Winter Feet

Some people fetishise them, others abhor them. The more I look at mine, the odder they seem. Is that all I have holding me up? Upon close examination they look wholly inadequate. Too long and narrow to provide ballast – surely a better design would have been a broader base, like duck feet or snowshoes. Yet they work. And besides, you couldn’t fit duck feet into a pair of Louboutins. Having said that, we shouldn’t be contorting our feet into shoes that are more like instruments of torture than something to protect the part of our body that propels, roots, bounces us, and provides us with self-esteem: walk tall, stand tall, rise up on your own two feet.

I have a friend who was gifted a DNA testing kit two Christmases ago and only got round to doing it lately. Turns out she is an unglamorous soup of Irish, English and Scottish (potato and leek with half an ale on the side). Additional notes provided by the DNA analysis told her she couldn’t hold a tune and had a propensity for bunions. ‘And I bloody well do have bunions,’ she said, crestfallen by the whole thing. ‘Didn’t need them to remind me.’ When I was a child, I remember being fascinated by particular old ladies’ feet, the ones with strange knobbles protruding from sensible shoes. I asked and was told they were bunions. I assumed – because of the close rhyme and the shape – they had something to do with onions. I imagined the old women had eaten pickled pearl onions that had then bypassed the digestion process and slipped down into their feet to be lodged there in an onion-bunion. I vowed never to eat pickled onions, a decision that, so far, has served my feet well.

It was after this brief bunion chat that I opened a conversation in the bath with my own feet.

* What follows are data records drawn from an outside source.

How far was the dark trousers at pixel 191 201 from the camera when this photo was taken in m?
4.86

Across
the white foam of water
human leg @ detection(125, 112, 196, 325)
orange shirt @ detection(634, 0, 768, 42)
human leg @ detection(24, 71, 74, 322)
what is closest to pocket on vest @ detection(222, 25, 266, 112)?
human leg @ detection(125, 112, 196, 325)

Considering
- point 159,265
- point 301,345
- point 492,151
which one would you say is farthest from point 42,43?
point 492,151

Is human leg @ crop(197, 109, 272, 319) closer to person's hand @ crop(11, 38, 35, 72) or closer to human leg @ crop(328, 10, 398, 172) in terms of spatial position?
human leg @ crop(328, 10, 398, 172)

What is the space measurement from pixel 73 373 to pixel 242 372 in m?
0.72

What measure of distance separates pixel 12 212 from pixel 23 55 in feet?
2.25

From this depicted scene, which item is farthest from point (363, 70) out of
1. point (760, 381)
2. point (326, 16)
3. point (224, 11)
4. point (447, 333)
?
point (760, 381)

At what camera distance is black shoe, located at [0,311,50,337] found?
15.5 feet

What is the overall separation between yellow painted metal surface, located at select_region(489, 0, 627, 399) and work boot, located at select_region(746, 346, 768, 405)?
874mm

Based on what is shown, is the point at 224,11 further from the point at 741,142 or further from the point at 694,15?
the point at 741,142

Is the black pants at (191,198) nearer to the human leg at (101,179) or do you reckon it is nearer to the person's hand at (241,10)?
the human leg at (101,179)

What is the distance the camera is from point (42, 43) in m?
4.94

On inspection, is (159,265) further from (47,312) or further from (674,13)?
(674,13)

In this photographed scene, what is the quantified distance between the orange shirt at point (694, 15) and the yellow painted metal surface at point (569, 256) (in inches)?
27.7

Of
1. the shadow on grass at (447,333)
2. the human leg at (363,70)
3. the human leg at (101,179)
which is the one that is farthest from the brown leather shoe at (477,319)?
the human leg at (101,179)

Gave them a quick rub with a pumice and asked them how they were doing. They told me they were ok, that they were wintering out, and they were a bit tired of the season. They spoke of their wish to see more sun, soil, sand. ‘It starts and ends with us, you know,’ they said to me. I have wise old feet. I rubbed them a bit more and thanked them for the walking and running and Bat-Out-Of-Hell dancing, for the kicking and pushing and bouncing. Christy Brown could paint with his – I told them – and my two-year-old nephew uses his as a pretend mobile phone, he can hold a foot to his ear and speak into it. The more I looked at mine, the more I realised how much I under-rate and take for granted the most amazing things.

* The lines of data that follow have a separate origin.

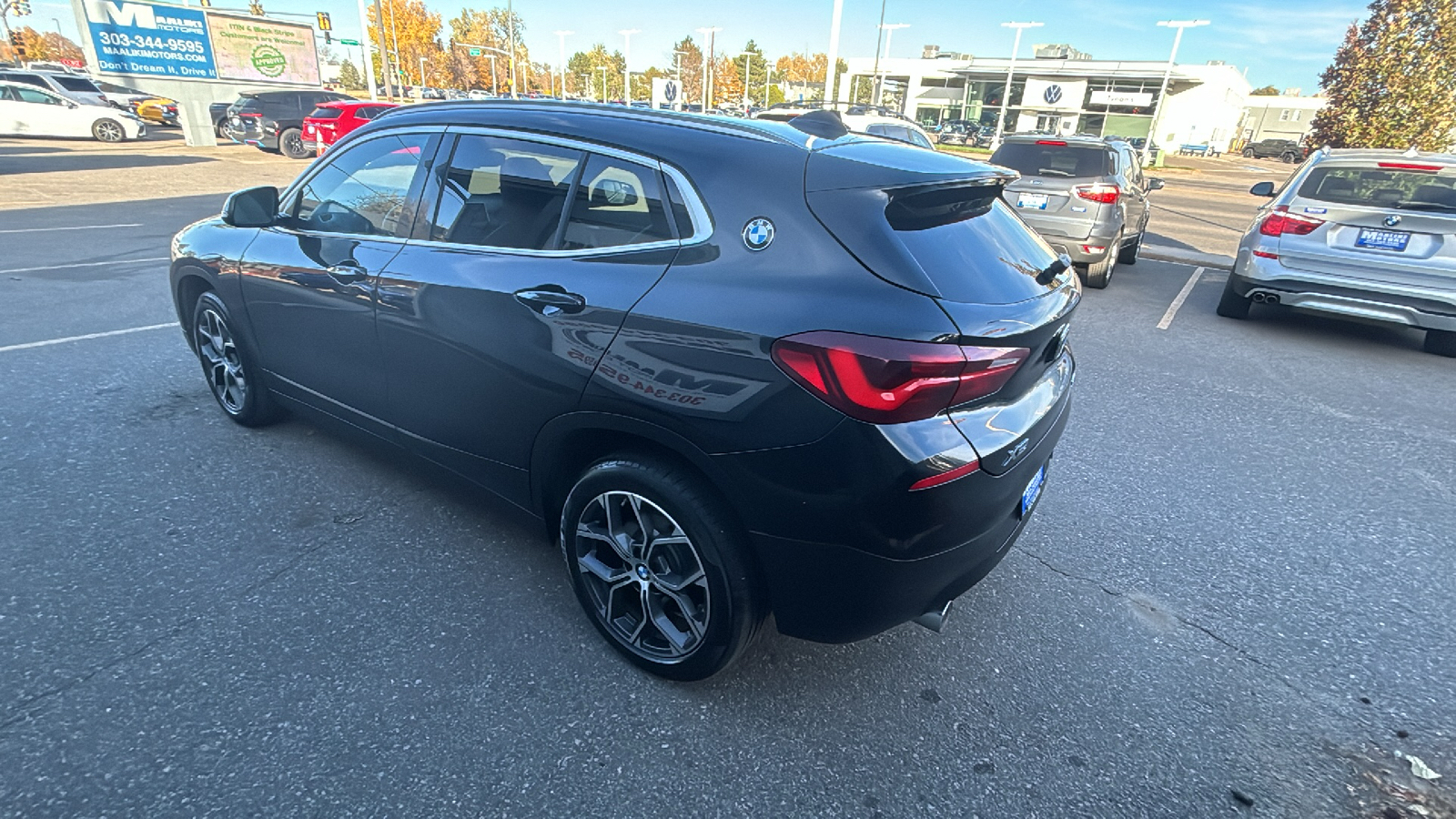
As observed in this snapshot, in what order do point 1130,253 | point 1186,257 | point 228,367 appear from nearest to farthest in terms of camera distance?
point 228,367
point 1130,253
point 1186,257

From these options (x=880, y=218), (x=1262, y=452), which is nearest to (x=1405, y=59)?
(x=1262, y=452)

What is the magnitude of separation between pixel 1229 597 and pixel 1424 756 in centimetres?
80

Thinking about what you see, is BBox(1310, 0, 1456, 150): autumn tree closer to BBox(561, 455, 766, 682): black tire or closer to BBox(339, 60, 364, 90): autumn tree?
BBox(561, 455, 766, 682): black tire

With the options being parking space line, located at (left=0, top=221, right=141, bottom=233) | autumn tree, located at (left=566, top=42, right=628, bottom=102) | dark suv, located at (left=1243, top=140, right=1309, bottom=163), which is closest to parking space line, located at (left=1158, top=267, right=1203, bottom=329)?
parking space line, located at (left=0, top=221, right=141, bottom=233)

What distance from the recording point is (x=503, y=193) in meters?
2.62

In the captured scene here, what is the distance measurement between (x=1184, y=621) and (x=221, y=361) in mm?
4860

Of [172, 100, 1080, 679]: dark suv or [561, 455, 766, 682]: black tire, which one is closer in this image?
[172, 100, 1080, 679]: dark suv

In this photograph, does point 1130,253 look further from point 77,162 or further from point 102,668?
point 77,162

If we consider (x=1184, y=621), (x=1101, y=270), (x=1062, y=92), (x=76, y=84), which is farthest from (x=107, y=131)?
(x=1062, y=92)

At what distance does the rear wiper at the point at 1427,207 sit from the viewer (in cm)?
588

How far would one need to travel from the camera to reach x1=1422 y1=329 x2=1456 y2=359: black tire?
20.9 ft

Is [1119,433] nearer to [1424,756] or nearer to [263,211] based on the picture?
[1424,756]

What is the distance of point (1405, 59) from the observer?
15.4 meters

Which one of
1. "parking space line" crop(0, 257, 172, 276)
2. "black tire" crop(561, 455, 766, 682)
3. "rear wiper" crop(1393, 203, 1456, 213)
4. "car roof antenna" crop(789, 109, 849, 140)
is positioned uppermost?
"car roof antenna" crop(789, 109, 849, 140)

After the bath I slathered them with hand cream put my socks (so I didn’t slip), and stood up on my tip toes to make them all crack. Ten pathetic little bony appendages can hold me upright, it’s amazing. I did my one-foot balances, and that thing where I try to separate my toes (too hard for me). I wouldn’t call myself dexterous, yet my feet manage incredible tasks, day in day out. No wonder it takes babies a year to master their use as a hold-me-upright tool and not simply something to chew on. My Pilates teacher tells me to watch TV or to sit at my computer in bare feet so I can roll my soles over the spikey ball and massage all pressure points. I’m trying to do it right now but realise I can’t type and roll a ball under my feet at the same time – so much for dexterity. The spikey ball is bigger and softer than a tennis ball and (this takes a little getting used to) is studded with little plastic pyramid spikes – think of Sid Vicious’s leather jacket. The pressure of it against the sole of my foot provides a satisfying discomfort, similar to walking across a stony beach in bare feet for the first time in the summer before my soles have acclimatised, each step accompanied by an ‘ouch, ouch, ouch’ refrain. These winter feet are looking forward to that shoeless, summer day of liberation.